As 35 horas na escola acabavam logo com estes devaneios e desvarios todos! (e nada mais… até ao limite de 5 e PAGAS!)
– Não houve tempo para preparar aulas… paciência: leia-se o livro, faça-se uma revisão, lembrem-se conteúdos importantes, veja-se um filmito, vá-se até ao centro de recursos, jogo do galo, net…
– Fichas de trabalho… qual quê – foi chão que já deu uvas…,
– trabalhos… quando der, conceptualizo e organizo… talvez veja e corrija no próximo ano,
– avaliações escritas… lá para o próximo período se houver tempo,
– actas… no meu computador e em minha casa – tire o cavalinho da chuva – até que nem somos secretários (as secretárias ganham bem mais),
– faltas dos alunos… talvez em Dezembro consiga ter as de Novembro,
– provas para os que faltaram…serviço comunitário com a vigilância do executivo,
– comunicações/contactos com os pais… tenho pena – até porque também o sou – mas fora de horas de serviço também tenho uma família;
– serviços de protecção de menores / psicólogos/ assistentes sociais… quando houver tempo telefona-se ou responde-se…,
– reuniões… versão continuação da continação da continuação da continuação…acabaram-se – não há horas!
– Avaliações de alunos… também, interessam a quem? – interessa é que passem!
– Não há tempo???… a srª ministra que faça mais um hábil, voluntarioso e pleno de boa-fé despachozito a despachar com a rotação terrestre!

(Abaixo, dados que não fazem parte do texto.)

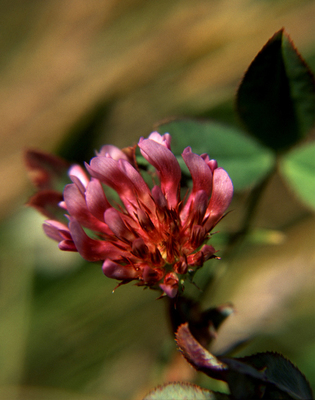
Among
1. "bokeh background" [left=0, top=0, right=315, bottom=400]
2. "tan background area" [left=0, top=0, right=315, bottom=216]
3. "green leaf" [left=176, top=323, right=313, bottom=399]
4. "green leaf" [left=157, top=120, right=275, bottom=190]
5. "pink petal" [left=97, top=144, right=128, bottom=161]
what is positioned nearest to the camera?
"green leaf" [left=176, top=323, right=313, bottom=399]

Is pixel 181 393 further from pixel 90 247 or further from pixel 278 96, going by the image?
pixel 278 96

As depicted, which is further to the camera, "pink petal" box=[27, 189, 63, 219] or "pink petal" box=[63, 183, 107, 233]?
"pink petal" box=[27, 189, 63, 219]

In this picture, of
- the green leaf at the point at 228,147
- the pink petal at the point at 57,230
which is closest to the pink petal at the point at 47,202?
the pink petal at the point at 57,230

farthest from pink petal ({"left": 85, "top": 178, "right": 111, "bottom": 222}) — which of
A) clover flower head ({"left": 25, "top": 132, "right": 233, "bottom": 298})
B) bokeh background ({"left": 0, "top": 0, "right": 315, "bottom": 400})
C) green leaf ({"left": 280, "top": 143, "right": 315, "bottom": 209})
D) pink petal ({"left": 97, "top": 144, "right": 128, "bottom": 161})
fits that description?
bokeh background ({"left": 0, "top": 0, "right": 315, "bottom": 400})

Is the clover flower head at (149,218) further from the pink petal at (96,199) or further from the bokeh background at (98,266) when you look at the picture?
the bokeh background at (98,266)

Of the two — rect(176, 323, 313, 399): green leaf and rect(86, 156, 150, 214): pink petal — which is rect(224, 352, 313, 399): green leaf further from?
rect(86, 156, 150, 214): pink petal

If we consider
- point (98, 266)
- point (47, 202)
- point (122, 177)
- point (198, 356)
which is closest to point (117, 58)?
point (98, 266)

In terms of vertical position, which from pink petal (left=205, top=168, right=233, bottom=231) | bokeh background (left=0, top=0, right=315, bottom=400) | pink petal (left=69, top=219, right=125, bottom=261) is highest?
pink petal (left=69, top=219, right=125, bottom=261)
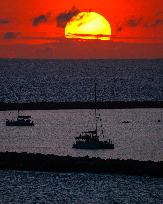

– 35 horas na escola!!!! (depois há que ser mãe, pai, cônjuge, avó, tio, amigo, vizinha, cidadão, eu: os professores não têm que ser mais missionários que qualquer outro profissional e foi exactamente este espírito que os fez chegar onde estão e é à custa dele que os continuam a espezinhar!
– 35 horas na escola! já!- nem que tenha que ficar de pé!
Já agora, um médico não é obrigado a concorrer a director de serviço e por tal não pode ser penalizado… nem um jurista das finanças a inspector ou todos nós a 1º ministro!